Texte du document:
******************************
Le cafetier, pour éloigner la foule de sa maison écrivit sur sa porte, que personne ne pouvait entrer sans faire la dépense d’un florin, et un garçon à la porte avait l’impudence de vous demander, « Que voulez-vous ? » Rien. « Passez la porte. » Ce qui plusieurs fois occasionna des scènes violentes dont le pauvre garçon se trouva mal, et engagea le magistrat à publier une belle ordonnance, où il était dit que tout étranger qui ne se retirerait pas immédiatement sur l’avis du garçon serait mis en prison.

On se saisissait des armes au bateau, et on les déposait à l’hôtel-de-ville, ce qui était peut-être désagréable pour l’individu, mais était une précaution nécessaire, étant si près des patriotes qui étaient alors à Anvers, et le pays plein de mécontens, qui auraient pu les acheter à bas prix.

On nous faisait en outre déposer deux louis sur le bureau, comme un gage de la dépense que nous pourrions faire, et afin que (disait le juge) s’il paraissait convenable de nous faire partir, nous eussions une caution. Cependant je dois dire avec vérité, que le grand nombre d’émigrés de toutes classes qui remplissait la ville, exigeait que l’on prît des précautions.

On doit sentir que dans tout ce que je viens de dire, je n’entends parler que des gens de basse classe ; car même à cette époque nous avons quelquefois reçu des marques d’intérêt des personnes bien élevées, et ce n’était que par leurs avis que nous évitions les piéges, que les autres nous tendaient.
******************************
Travail demandé:
Traduisez en anglais la phrase suivante du texte du document ci-dessus : « Cependant je dois dire avec vérité, que le grand nombre d’émigrés de toutes classes qui remplissait la ville, exigeait que l’on prît des précautions. »

Données enregistrées:
******************************
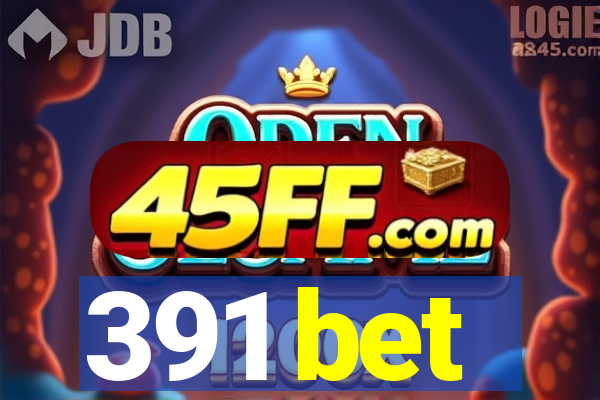 391 bet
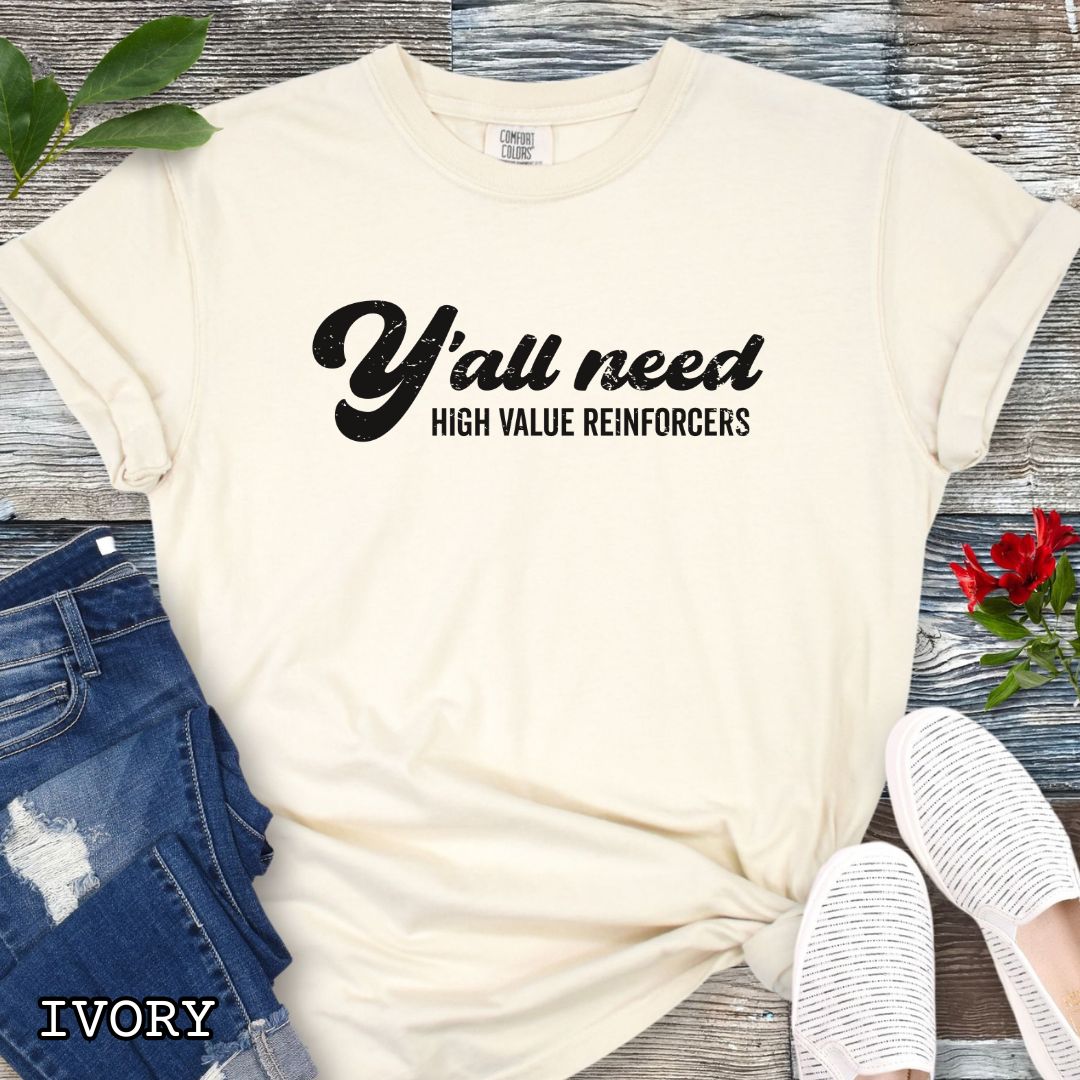Ivory Comfort Colors Y’all Need High Value Reinforcers t-shirt featuring a funny dog training design for positive reinforcement trainers and dog training enthusiasts.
******************************
Réponse:
However, I must say truthfully that the great number of émigrés of all classes who filled the town required that precautions be taken.